_What is being asked_.
Omit the pictures and extract only the lines from the line containing "3GKALXEXXKL225756 GMC Terrain Denali" to the end of the material, each exactly as written.
※
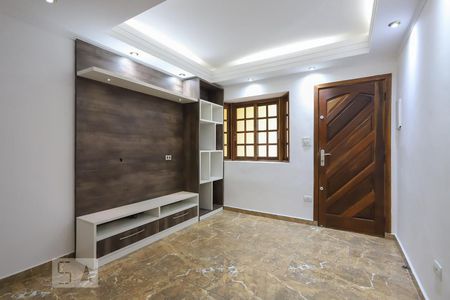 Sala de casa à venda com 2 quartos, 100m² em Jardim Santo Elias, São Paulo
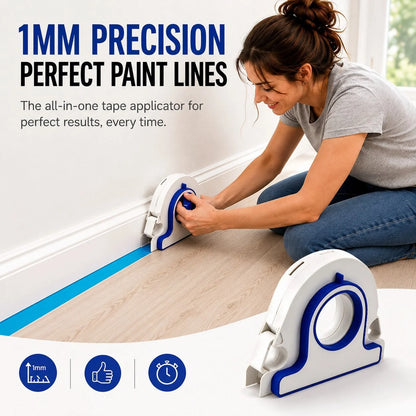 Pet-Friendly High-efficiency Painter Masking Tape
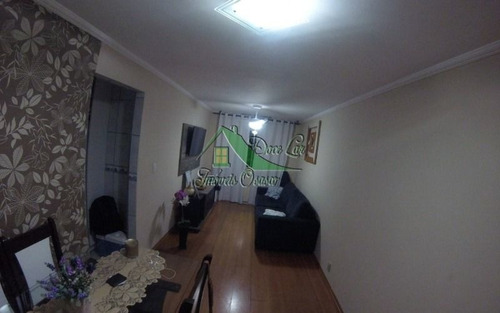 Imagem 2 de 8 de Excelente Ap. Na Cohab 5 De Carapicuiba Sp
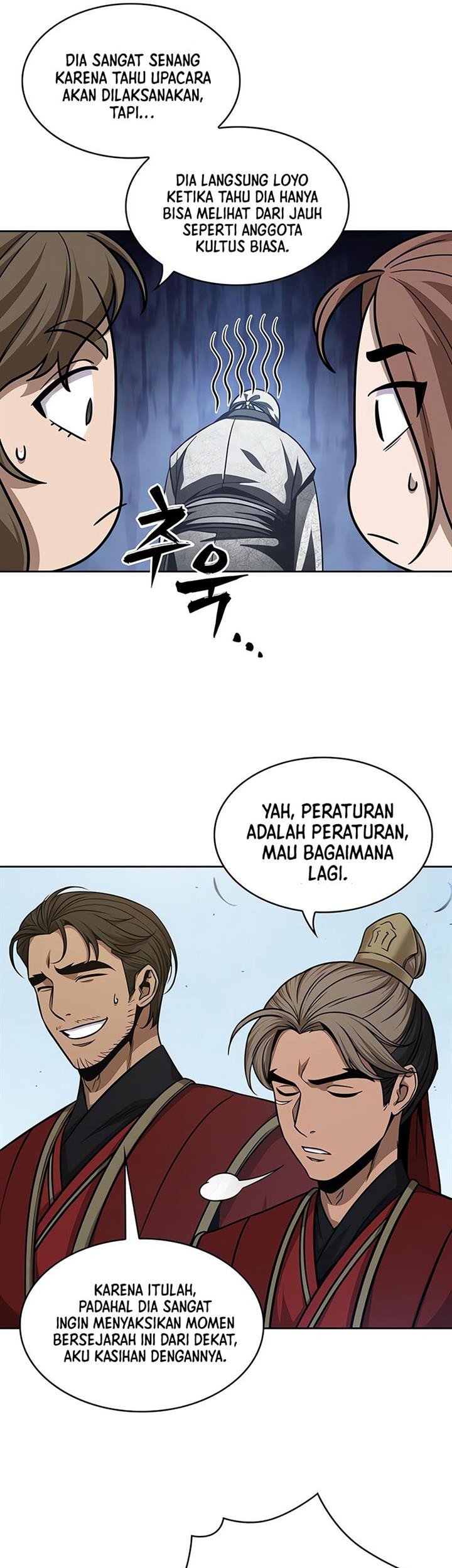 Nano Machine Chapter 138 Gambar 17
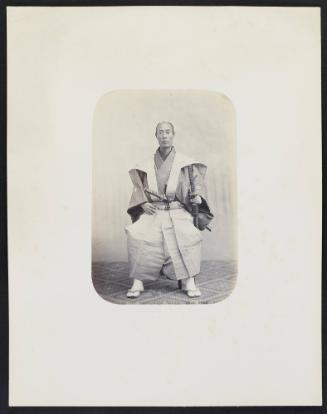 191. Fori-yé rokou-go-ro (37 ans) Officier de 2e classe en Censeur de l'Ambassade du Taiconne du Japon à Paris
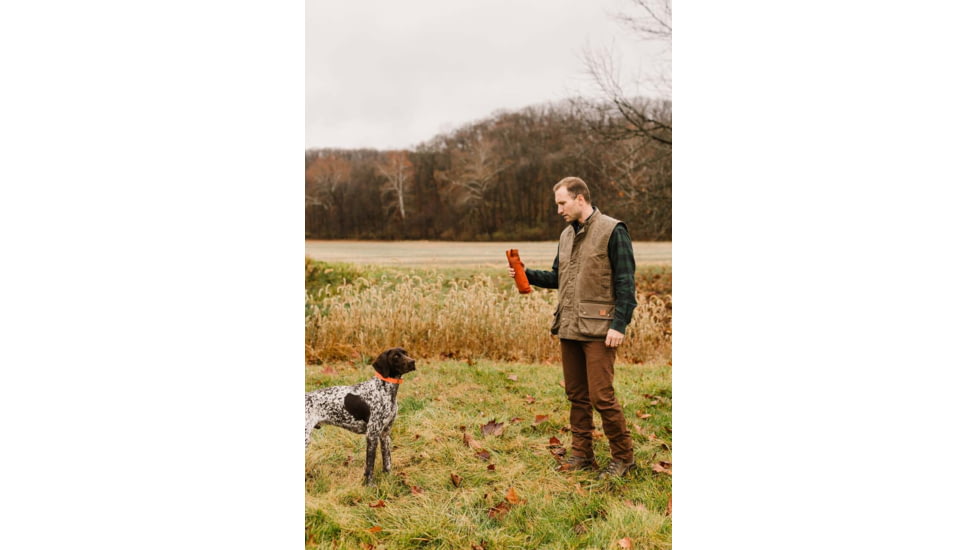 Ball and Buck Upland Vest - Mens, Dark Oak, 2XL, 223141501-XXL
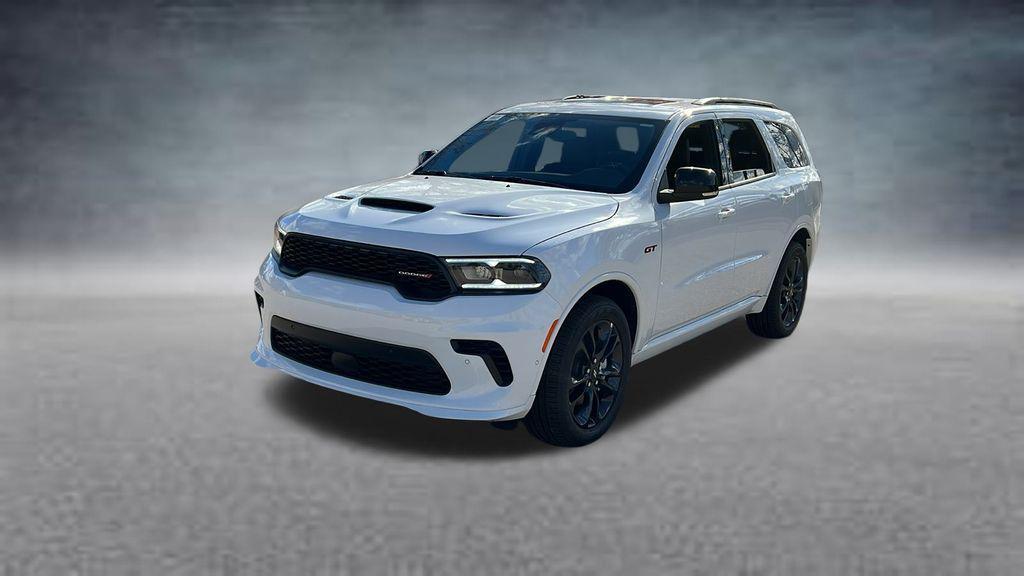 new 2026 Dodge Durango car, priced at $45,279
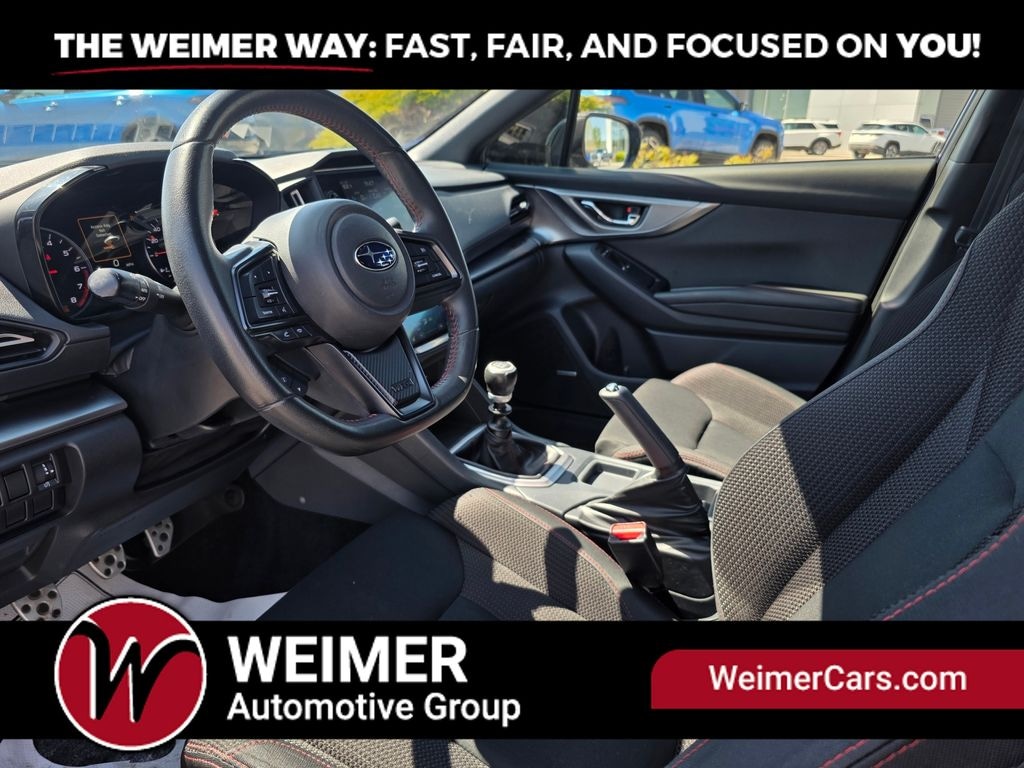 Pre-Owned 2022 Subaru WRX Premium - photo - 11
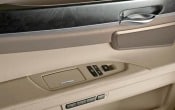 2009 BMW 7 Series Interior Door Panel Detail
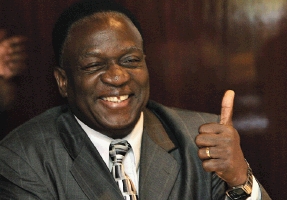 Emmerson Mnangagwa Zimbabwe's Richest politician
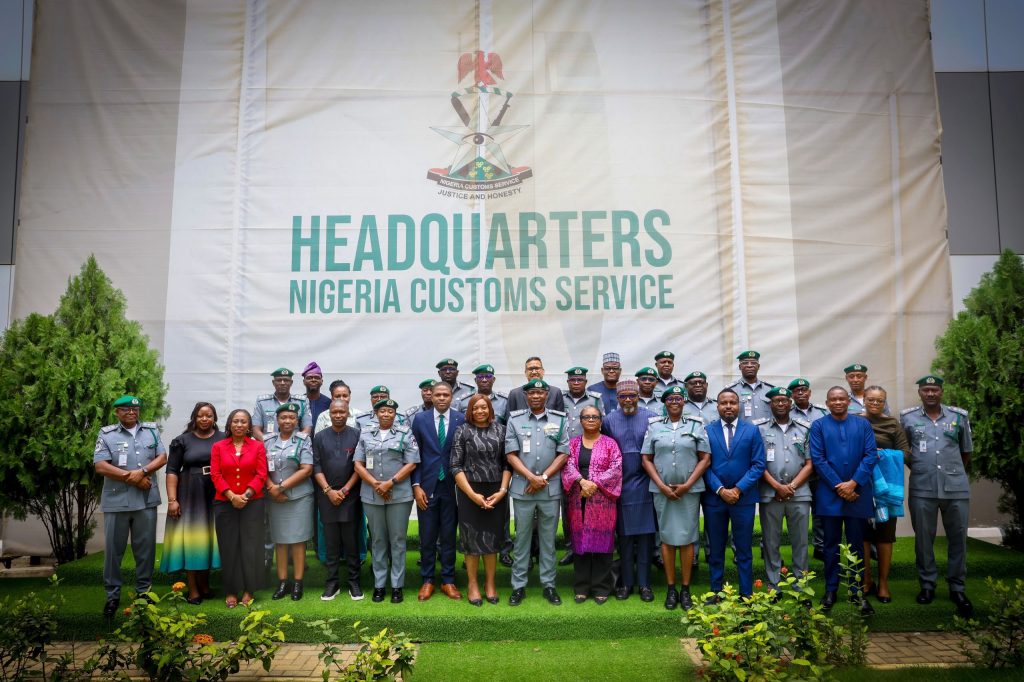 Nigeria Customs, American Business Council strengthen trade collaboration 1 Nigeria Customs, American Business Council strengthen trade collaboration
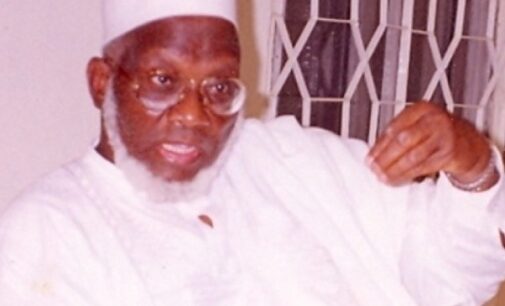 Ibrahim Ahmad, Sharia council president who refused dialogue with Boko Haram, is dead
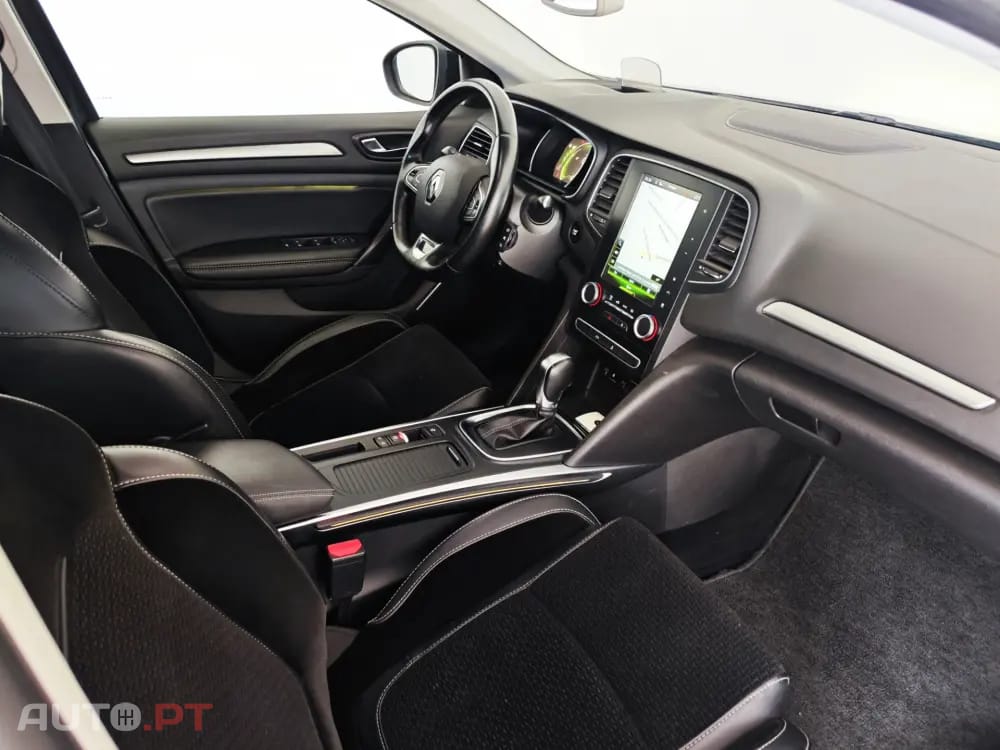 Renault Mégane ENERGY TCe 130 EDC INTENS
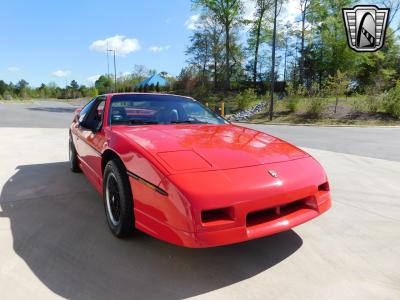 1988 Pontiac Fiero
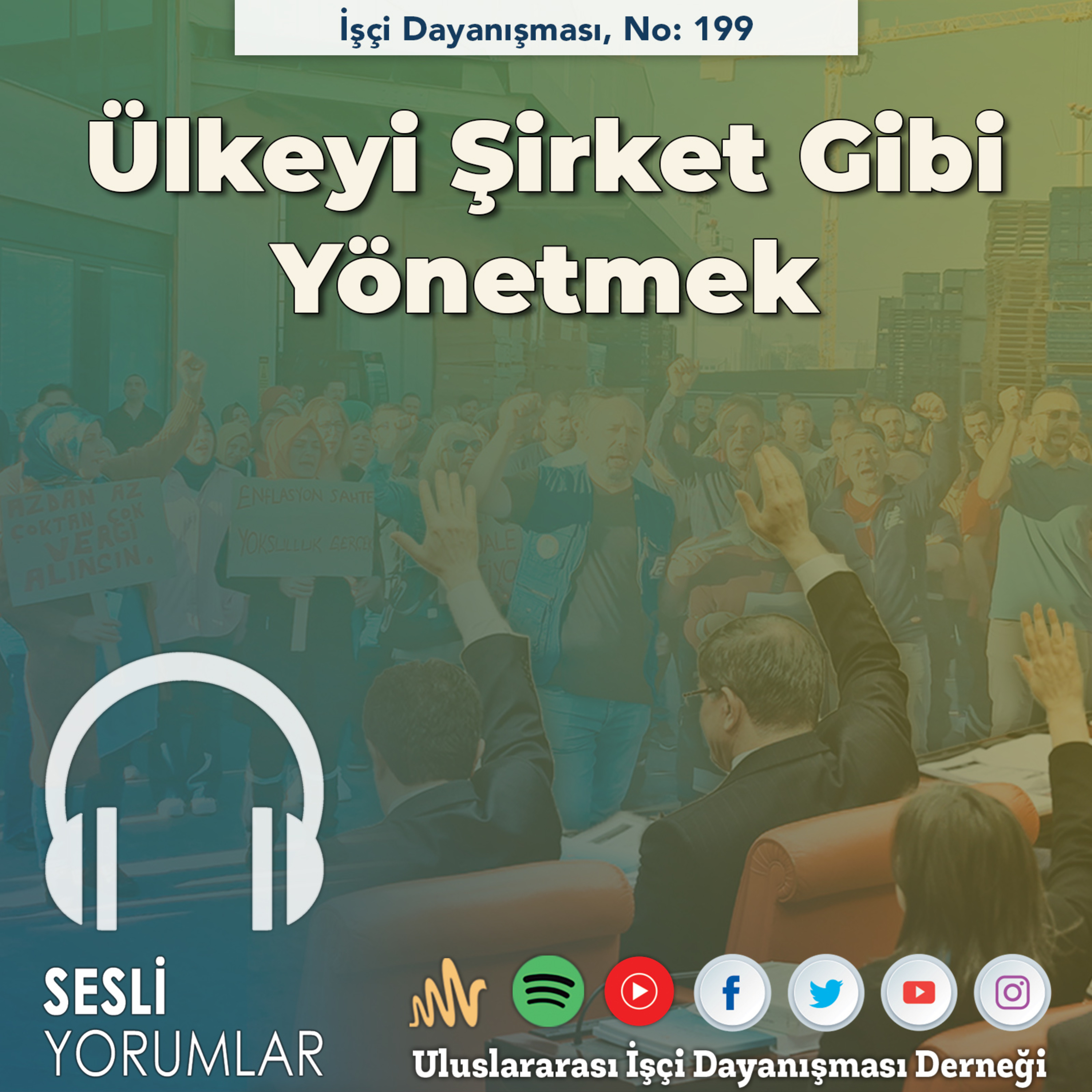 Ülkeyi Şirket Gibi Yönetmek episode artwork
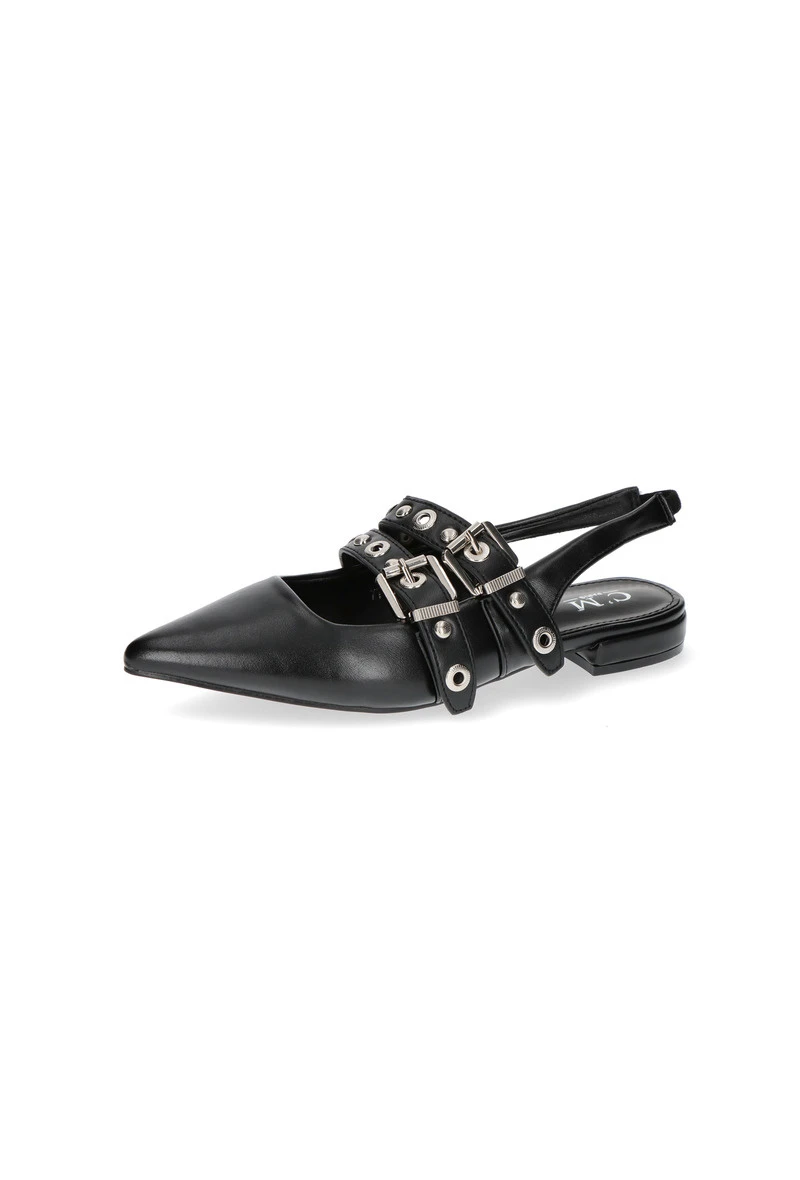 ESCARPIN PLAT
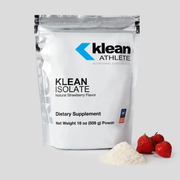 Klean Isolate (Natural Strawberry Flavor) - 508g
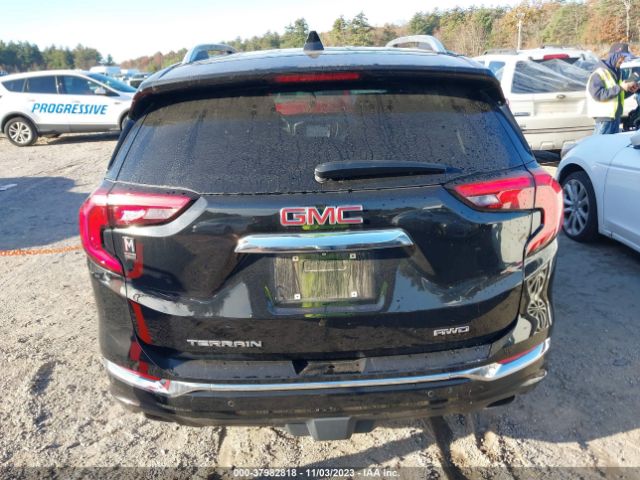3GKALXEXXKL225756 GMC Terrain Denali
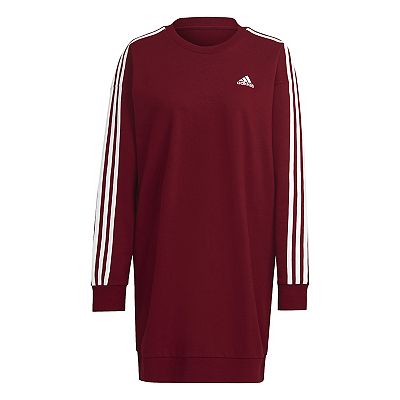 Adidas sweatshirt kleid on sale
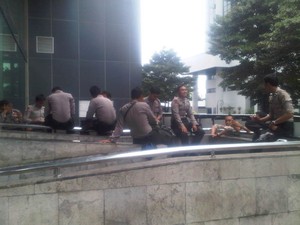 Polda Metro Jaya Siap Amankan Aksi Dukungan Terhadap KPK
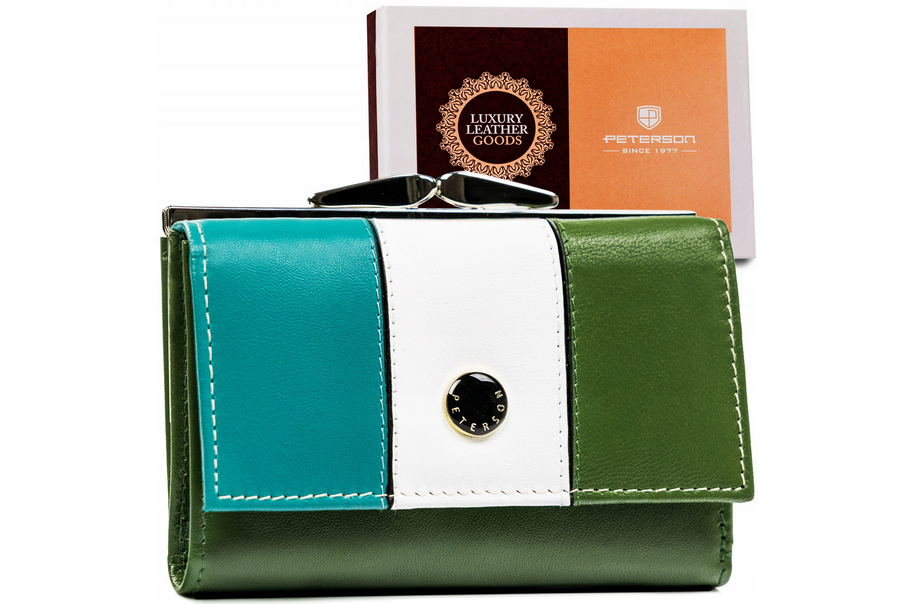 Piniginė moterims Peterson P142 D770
※
_Task solution_.
3GKALXEXXKL225756 GMC Terrain Denali
 Adidas sweatshirt kleid on sale
 Polda Metro Jaya Siap Amankan Aksi Dukungan Terhadap KPK
 Piniginė moterims Peterson P142 D770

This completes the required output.